● PASSAGE PROVIDED:
--- START ---

Have you ever wanted to sell everything you own and just "take off?" Travel the country's back roads, paddle down a meandering stream, experience breath-taking mountain views, walk among 100-year old trees, and just marvel at America's beauty? That is the dream that my partner, Betsy, and I decided to make a reality. This blog describes our adventure. The food we eat, people we meet, sights we see, and the enjoyment we find in traveling.

Monday, April 15, 2019

Kinston, North Carolina and start of our Foodie Trail

There is only one reason we set course for the little-known North Carolina town of Kinston and that was to eat at Chef and the Farmer.  If you have ever watched the PBS show A Chef’s Life then you too have fallen in love with Chef Vivian Howard and the local farmers and personalities that entertainingly fill her show.  Chef Vivian Howard and her husband Ben Knight left their restaurant jobs in New York City and moved back to Howard’s home town of Kinston to open a restaurant.  Her parents offered to help financially but there was a catch – the restaurant had to be opened in her home town – a place she vowed she would never live in again.  Kinston is pretty much in the middle of nowhere and economically depressed with a 22% unemployment rate.  

Howard and Knight opened Chef and the Farmer in 2006 and with the help of her PBS show A Chef’s Life it has generated a great fanfare and garnered lots of accolades including two Emmys, a Peabody, and two highly prestigious James Beard Awards.  To top that off Howard was nominated as a James Beard Semi-finalist Best Chef Southeast four times (including three of those years in a row).  We decided our spring travel plans were going to follow a foodie theme and decided this was a pretty good place to start.

People have come from all over the United States to eat at the Chef and the Farmer so we were not an anomaly.  The food was southern creative and absolutely delicious accompanied by impeccable service.  We started with craft cocktails accompanied by flash fried collard greens with sea salt which were insanely good.  Then we moved onto small plates because we wanted to try lots of dishes.  There was fried softshell crab; grits with sweet potato fondue, pecan pesto, and country ham chips; oysters with spicy tomato puree and bacon jam; beef tartare with 64° egg, collard togarashi, gochujang aioli, cashew and sweet potato chips; and a few glasses of wine.  Lastly what landed in front of us was a dish of Pepsi ice cream with bourbon caramel sauce, peanuts and vanilla Chantilly.  What a way to end a most memorable meal!  Success of Chef and the Farmer has done wonders for the tiny, dried up town of Kinston with lots of vacant storefronts making the downtown a ghost town.

--- END ---

● DATA EXTRACT:

--- START ---

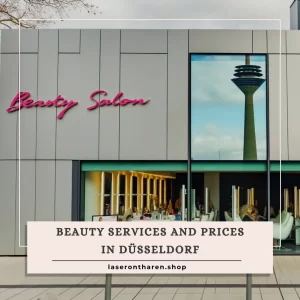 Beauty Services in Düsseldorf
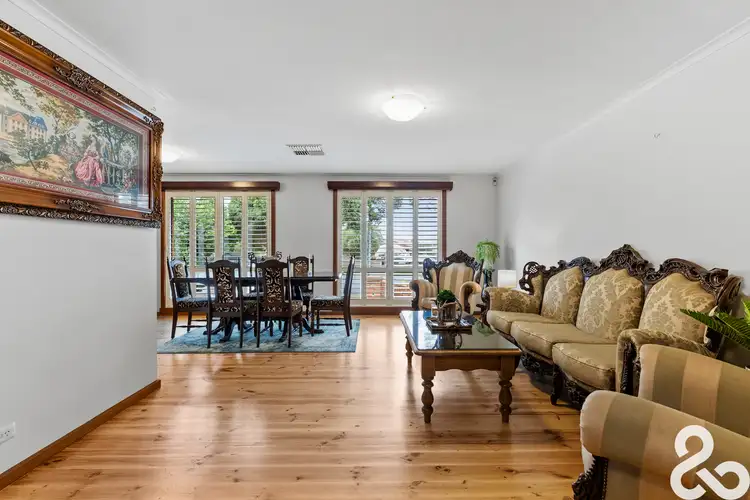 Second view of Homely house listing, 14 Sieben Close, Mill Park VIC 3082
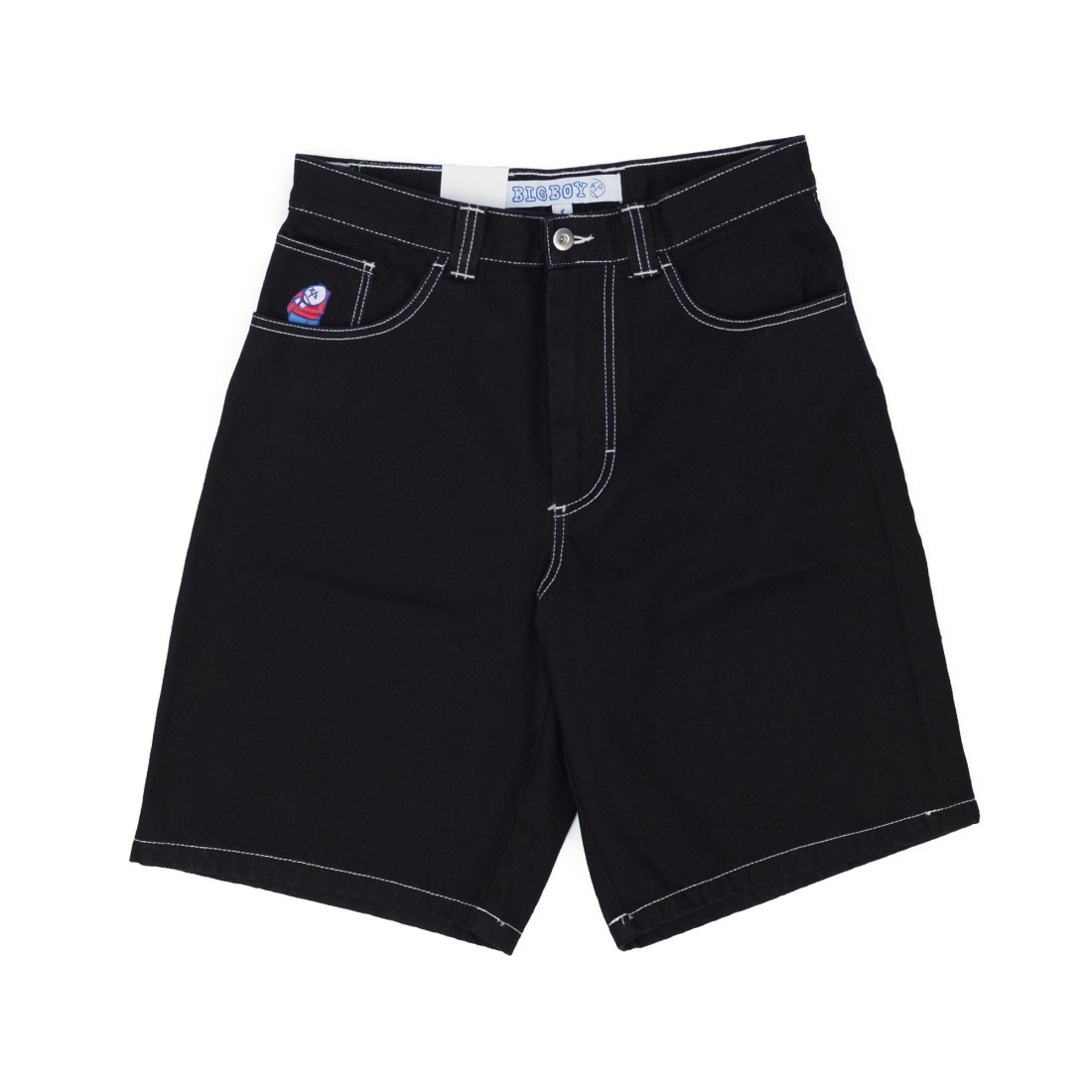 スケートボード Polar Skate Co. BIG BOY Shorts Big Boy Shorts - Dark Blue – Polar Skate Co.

--- END ---
--- START ---

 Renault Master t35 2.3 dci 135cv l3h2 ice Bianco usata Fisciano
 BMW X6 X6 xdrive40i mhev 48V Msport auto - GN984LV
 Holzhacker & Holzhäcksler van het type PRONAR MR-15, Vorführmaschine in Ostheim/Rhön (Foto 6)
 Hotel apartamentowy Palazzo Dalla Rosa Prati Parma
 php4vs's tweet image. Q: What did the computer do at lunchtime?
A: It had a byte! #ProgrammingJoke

--- END ---

● ASSIGNMENT A:
According to the Kinston blog post, in what year did Howard and Knight open Chef and the Farmer?
● ASSIGNMENT B:
Rewrite the section of the Kinston blog post that begins at the words "Have you ever" and stops after "find in traveling.", switching "back roads" to "side roads".

● EXPECTED OUTPUT A:
2006

● EXPECTED OUTPUT B:
Have you ever wanted to sell everything you own and just "take off?" Travel the country's side roads, paddle down a meandering stream, experience breath-taking mountain views, walk among 100-year old trees, and just marvel at America's beauty? That is the dream that my partner, Betsy, and I decided to make a reality. This blog describes our adventure. The food we eat, people we meet, sights we see, and the enjoyment we find in traveling.